Wasserengpässe, an die man sich gewöhnt
Ich habe ein eigenes Bad, allerdings ist fließendes Wasser bei mir im Zimmer eher selten. Manchmal wird das Wasser für mehrere Tage abgestellt. Offiziell wegen Baumaßnahmen, inoffiziell hat bei Wasserengpässen die Versorgung reicherer Stadtteile eine höhere Priorität. Aber selbst, wenn es im Ort Wasser gibt, kommt nicht immer was davon bei mir im Zimmer an. Ein Bad ohne Wasser, erfüllt die deutschen Vorstellungen an ein Bad dann doch nur bedingt. Im Bad steht ein großer Trog und man duscht sich mit einem Eimer. Ist der Trog leer, muss man ihn aus dem Wassertank im Hof füllen, zumindest bis auch dieser leer ist. Je länger das Wasser ausfällt, desto länger wird auch der Weg zur nächsten Wassersammelstelle. Dennoch muss ich sagen, dass man sich auch daran gewöhnen kann.
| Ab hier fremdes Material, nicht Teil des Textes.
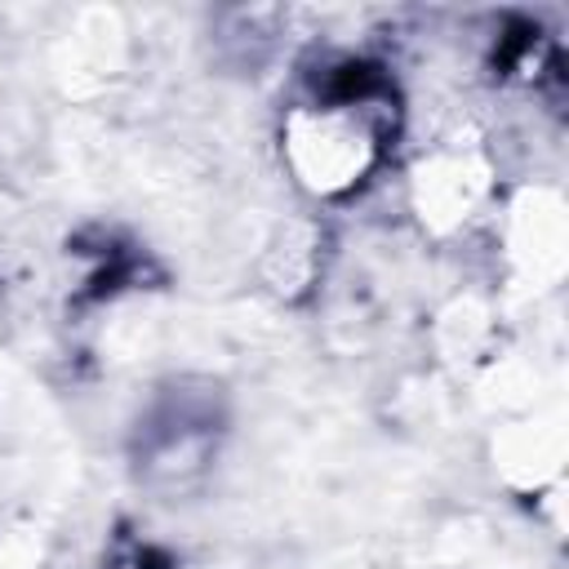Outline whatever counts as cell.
Wrapping results in <instances>:
<instances>
[{"mask_svg": "<svg viewBox=\"0 0 569 569\" xmlns=\"http://www.w3.org/2000/svg\"><path fill=\"white\" fill-rule=\"evenodd\" d=\"M107 569H169V560L156 547H124Z\"/></svg>", "mask_w": 569, "mask_h": 569, "instance_id": "1", "label": "cell"}]
</instances>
Ich teile mein Zimmer mit dem jüngsten Sohn des Organisationsleiters. Es funktioniert sehr gut zwischen uns Beiden. Wir lachen viel zusammen und unterstützen uns gegenseitig, zum Beispiel bei Hausarbeiten, die wir gemeinsam erledigen. Aber auch die Diskussionen, bei denen die Unterschiede zwischen den Kulturen offensichtlich werden, sind sehr interessant (Bedeutung der Religion, Rolle von Familie und Freunden, Hierarchien).
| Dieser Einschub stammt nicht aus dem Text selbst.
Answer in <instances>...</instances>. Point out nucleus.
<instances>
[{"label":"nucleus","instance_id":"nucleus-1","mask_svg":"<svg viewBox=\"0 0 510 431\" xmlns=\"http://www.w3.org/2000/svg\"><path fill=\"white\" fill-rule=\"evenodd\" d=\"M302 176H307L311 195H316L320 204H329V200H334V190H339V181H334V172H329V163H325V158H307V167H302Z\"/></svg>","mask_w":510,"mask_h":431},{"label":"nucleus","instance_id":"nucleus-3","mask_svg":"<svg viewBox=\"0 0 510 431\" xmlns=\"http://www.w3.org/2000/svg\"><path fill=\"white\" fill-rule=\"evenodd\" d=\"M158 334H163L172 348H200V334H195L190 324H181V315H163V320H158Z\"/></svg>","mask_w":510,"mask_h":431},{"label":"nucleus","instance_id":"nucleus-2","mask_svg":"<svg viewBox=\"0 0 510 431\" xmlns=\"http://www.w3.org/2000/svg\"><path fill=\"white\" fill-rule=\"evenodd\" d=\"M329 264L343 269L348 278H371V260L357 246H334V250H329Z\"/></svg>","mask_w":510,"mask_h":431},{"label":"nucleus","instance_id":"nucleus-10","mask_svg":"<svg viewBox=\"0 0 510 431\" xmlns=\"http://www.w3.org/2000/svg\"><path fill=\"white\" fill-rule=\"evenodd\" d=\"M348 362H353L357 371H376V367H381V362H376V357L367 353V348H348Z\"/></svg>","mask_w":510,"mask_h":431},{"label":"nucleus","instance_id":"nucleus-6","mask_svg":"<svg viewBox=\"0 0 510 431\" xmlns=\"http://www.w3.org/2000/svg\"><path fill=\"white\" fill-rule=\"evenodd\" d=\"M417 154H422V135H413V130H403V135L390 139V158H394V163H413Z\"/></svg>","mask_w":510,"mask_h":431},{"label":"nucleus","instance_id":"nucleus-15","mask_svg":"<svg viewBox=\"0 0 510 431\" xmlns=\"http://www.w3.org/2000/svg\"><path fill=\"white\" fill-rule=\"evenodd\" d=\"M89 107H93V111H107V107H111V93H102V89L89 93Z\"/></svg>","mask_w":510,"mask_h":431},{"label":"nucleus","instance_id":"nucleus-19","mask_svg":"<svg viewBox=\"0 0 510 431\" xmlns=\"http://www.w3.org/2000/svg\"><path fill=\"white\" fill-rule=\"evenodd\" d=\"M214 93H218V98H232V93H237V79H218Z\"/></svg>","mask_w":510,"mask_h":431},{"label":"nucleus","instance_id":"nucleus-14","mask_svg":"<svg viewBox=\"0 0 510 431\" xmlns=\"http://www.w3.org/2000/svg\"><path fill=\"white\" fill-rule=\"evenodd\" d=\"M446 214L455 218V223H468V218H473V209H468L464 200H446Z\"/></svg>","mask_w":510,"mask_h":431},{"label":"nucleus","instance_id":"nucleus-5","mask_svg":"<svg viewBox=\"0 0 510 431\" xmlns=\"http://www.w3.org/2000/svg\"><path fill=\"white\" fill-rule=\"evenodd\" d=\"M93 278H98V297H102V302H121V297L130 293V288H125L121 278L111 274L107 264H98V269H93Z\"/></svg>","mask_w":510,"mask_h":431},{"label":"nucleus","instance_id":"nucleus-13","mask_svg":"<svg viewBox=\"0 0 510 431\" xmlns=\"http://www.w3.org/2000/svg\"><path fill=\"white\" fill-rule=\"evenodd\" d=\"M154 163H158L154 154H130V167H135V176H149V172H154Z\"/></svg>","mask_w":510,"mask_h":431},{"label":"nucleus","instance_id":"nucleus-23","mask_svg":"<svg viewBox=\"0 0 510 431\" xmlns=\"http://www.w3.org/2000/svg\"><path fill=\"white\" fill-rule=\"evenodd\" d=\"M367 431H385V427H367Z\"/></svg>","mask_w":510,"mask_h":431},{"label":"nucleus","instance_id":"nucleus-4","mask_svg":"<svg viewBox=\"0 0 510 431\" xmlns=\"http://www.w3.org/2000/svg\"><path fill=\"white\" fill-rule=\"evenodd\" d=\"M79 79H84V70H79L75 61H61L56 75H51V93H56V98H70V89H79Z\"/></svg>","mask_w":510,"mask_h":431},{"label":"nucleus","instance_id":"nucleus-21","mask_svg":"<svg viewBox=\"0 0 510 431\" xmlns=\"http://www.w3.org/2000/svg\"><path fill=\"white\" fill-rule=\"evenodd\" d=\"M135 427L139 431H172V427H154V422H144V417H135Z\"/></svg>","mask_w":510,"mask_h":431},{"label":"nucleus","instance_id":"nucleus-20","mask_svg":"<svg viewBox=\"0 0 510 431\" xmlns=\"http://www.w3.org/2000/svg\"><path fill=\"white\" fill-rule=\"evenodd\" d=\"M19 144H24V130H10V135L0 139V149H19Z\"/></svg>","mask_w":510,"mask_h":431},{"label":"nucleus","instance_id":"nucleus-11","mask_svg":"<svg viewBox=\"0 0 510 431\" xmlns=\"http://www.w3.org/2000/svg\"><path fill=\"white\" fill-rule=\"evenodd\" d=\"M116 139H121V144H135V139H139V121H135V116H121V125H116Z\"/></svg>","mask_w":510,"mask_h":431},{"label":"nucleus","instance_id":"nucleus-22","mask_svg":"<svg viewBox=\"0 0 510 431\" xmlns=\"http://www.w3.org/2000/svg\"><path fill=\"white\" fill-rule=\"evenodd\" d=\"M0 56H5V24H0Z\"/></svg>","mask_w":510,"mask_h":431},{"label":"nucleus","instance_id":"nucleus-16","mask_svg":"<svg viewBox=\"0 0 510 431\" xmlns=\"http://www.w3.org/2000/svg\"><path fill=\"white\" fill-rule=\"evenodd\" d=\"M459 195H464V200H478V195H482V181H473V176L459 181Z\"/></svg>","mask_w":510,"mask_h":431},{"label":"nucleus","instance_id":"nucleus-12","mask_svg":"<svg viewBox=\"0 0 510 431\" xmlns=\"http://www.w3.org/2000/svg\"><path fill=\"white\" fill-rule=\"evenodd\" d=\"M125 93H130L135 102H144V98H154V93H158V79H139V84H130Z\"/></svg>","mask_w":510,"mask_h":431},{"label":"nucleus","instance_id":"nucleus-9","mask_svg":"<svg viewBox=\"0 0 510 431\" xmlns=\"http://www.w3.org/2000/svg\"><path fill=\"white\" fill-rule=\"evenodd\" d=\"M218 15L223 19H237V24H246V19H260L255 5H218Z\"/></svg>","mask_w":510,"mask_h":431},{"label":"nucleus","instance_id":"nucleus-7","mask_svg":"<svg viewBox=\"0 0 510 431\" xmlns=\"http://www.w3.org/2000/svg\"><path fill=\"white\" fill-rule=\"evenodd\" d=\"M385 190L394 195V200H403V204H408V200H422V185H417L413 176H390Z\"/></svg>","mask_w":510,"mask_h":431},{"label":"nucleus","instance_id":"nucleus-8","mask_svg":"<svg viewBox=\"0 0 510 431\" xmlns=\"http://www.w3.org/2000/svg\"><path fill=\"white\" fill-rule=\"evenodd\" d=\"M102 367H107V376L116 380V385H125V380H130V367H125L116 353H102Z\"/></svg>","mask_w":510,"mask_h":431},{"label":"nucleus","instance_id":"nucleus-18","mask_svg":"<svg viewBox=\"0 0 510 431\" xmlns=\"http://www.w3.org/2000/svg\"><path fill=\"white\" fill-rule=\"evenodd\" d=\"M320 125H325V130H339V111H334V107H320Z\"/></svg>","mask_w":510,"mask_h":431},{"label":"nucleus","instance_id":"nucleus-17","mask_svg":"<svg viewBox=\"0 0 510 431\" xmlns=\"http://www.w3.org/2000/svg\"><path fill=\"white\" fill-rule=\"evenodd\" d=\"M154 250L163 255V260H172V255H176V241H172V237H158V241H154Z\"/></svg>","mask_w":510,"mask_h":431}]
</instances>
Ein gemeinsames Thema haben wir auch, wenig überraschend ist es „Fußball“. Viele haben den großen Traum Profifußballer zu werden.
Traum vieler Jungs in Ghana - Fußballstar. Und wenn es damit nichts wird, dann macht Fußball trotzallem Spaß.
Am 7. November beginnt für ihn die Schule, danach wohne ich allein. Einsam werde ich mit Sicherheit aber trotzdem nicht sein, Treppen runter und ich bin mitten im Geschehen.